What we most certainly don't want to see at that point is a country that-- having "recovered" from its little setback back there in Iraq in 2006 or so-- is willing and able to launch some similar kind of a catastrophe on another country someplace else.
Anyway, you can go and see the rest of that argument, there.
And another thing:
I've been noticing another little phenomenon in US politics, recently, that I haven't seen anyone else yet remarking on, and that I haven't written about on JWN yet, either... That is this: Whereas up until now, it has been mainly the civilian pols (of both parties) who've been gung-ho for the war, urging increased troop levels etc., and the uniformed military that has expressed a lot more caution in well-positioned "leaks" to favored journalists-- suddenly, in recent weeks this situation seems to have been upended
. Now it's the pols who're suddenly trying to concoct scenarios that involve a speedy--in time for the 2006 elections!-- troop drawdown, while several high-ranking officers have recently been quoted as saying, "Hey, hang on a moment, we're just turning the corner here.... Don't pull the rug out from under us now!"
What's happening here?
My best explanation is that the generals-- most of whom are fairly smart people-- clearly see which way the winds are blowing... They can see that the pols are shifting massively towards at least a significant drawdown of forces over the next 12 months (if not, yet, a complete withdrawal), and see probably realistically that the resulting situation in Iraq ain't going to be pretty. (Nor is the present situation there, of course.)
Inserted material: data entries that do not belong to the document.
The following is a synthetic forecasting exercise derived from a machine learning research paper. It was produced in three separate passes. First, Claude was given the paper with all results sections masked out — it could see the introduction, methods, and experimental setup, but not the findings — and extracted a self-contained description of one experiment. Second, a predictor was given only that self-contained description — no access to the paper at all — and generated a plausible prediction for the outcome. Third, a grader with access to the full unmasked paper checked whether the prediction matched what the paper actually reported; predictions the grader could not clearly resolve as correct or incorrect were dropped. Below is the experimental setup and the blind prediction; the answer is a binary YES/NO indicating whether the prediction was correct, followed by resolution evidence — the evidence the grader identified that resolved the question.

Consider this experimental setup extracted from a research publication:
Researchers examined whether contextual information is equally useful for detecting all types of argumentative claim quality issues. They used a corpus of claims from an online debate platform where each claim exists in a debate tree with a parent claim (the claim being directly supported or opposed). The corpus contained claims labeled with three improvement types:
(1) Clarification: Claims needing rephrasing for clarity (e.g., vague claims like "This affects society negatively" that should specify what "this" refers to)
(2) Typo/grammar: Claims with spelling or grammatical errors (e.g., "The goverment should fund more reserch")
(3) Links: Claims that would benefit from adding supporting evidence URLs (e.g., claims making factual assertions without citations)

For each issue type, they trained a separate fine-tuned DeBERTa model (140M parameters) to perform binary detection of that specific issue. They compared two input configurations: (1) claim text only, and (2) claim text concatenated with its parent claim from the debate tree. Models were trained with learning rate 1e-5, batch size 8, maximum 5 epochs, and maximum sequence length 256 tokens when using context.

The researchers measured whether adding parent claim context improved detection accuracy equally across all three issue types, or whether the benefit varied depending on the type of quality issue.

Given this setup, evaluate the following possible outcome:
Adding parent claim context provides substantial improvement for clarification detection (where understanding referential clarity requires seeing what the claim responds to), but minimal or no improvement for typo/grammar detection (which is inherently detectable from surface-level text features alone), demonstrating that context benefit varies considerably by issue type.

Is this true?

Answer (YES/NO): NO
Anyway, these generals may well be sensing that a large move to "blame the military" for the resulting disaster in Iraq is just around the corner; so they may right now be preparing to play that fine old military game of CYA... Not a seemly or an honest game to play, at all. But everyone else from the Prez on down will be playing it big-time over the year ahead-- so why not them?
Meantime, whatever the policymakers in DC try to do, things in Iraq continue to get worse.